Task prompt:
Which lines of the data below include the string "scientific"? Return each of them.
Start of Block
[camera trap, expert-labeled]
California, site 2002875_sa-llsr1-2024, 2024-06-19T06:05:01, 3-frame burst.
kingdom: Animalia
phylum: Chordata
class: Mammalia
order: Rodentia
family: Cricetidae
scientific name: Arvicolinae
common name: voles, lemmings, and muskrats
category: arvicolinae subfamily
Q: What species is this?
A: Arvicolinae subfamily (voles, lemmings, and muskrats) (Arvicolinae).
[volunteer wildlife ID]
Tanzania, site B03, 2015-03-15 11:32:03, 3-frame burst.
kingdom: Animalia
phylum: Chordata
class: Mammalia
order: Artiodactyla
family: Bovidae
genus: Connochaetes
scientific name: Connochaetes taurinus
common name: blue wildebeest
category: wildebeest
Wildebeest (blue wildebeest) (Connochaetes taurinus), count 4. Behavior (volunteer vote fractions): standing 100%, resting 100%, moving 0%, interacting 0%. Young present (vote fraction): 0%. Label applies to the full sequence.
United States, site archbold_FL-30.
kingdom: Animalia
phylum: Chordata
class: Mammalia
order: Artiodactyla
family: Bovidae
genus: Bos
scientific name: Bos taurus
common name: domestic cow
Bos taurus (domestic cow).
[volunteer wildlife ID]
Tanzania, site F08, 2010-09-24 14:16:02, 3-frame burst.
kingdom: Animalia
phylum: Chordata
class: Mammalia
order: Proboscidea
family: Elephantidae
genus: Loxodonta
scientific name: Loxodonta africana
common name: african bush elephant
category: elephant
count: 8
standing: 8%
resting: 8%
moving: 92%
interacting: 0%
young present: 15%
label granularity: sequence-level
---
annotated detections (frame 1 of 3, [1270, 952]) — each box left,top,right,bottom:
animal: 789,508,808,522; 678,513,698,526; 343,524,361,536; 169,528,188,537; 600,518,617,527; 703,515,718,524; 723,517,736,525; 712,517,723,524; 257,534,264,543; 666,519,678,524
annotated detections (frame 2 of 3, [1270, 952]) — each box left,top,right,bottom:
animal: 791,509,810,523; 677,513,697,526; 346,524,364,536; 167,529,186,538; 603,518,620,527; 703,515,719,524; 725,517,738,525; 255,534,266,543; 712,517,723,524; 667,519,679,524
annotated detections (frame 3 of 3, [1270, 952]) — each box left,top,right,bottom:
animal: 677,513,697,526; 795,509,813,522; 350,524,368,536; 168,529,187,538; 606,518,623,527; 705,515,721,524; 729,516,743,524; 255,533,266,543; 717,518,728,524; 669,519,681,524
End of Block
Answer to this exercise:
scientific name: Arvicolinae
scientific name: Connochaetes taurinus
scientific name: Bos taurus
scientific name: Loxodonta africana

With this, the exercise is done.